# Exercise
Transcribe, starting at the line with "Beautiful long layers" and ending at the line with "Mookie Betts (12)", every line of the material below exactly, but leave out the pictures and anything outside that span.

# Provided material
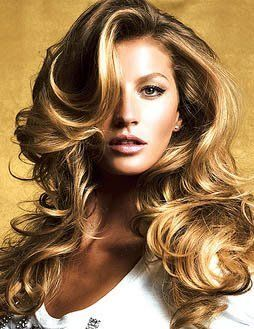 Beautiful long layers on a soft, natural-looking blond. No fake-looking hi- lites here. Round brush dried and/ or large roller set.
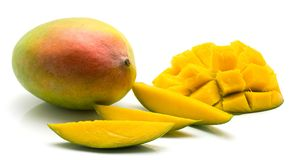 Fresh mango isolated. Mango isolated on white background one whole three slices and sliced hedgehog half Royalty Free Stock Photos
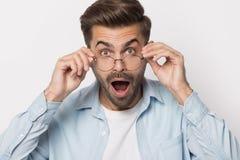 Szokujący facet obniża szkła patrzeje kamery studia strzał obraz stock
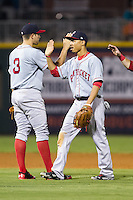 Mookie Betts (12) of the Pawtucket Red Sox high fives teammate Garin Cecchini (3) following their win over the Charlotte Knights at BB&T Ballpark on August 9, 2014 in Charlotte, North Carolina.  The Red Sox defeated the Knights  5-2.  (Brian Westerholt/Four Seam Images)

...

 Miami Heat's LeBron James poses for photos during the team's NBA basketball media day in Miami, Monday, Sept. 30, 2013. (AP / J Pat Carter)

...

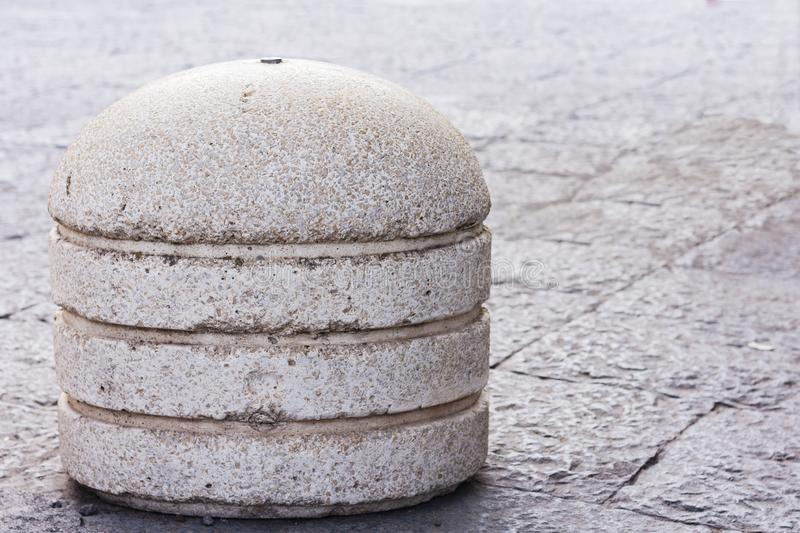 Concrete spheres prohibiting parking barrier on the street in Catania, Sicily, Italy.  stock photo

# Exercise output
 Beautiful long layers on a soft, natural-looking blond. No fake-looking hi- lites here. Round brush dried and/ or large roller set.
 Fresh mango isolated. Mango isolated on white background one whole three slices and sliced hedgehog half Royalty Free Stock Photos
 Szokujący facet obniża szkła patrzeje kamery studia strzał obraz stock
 Mookie Betts (12) of the Pawtucket Red Sox high fives teammate Garin Cecchini (3) following their win over the Charlotte Knights at BB&T Ballpark on August 9, 2014 in Charlotte, North Carolina.  The Red Sox defeated the Knights  5-2.  (Brian Westerholt/Four Seam Images)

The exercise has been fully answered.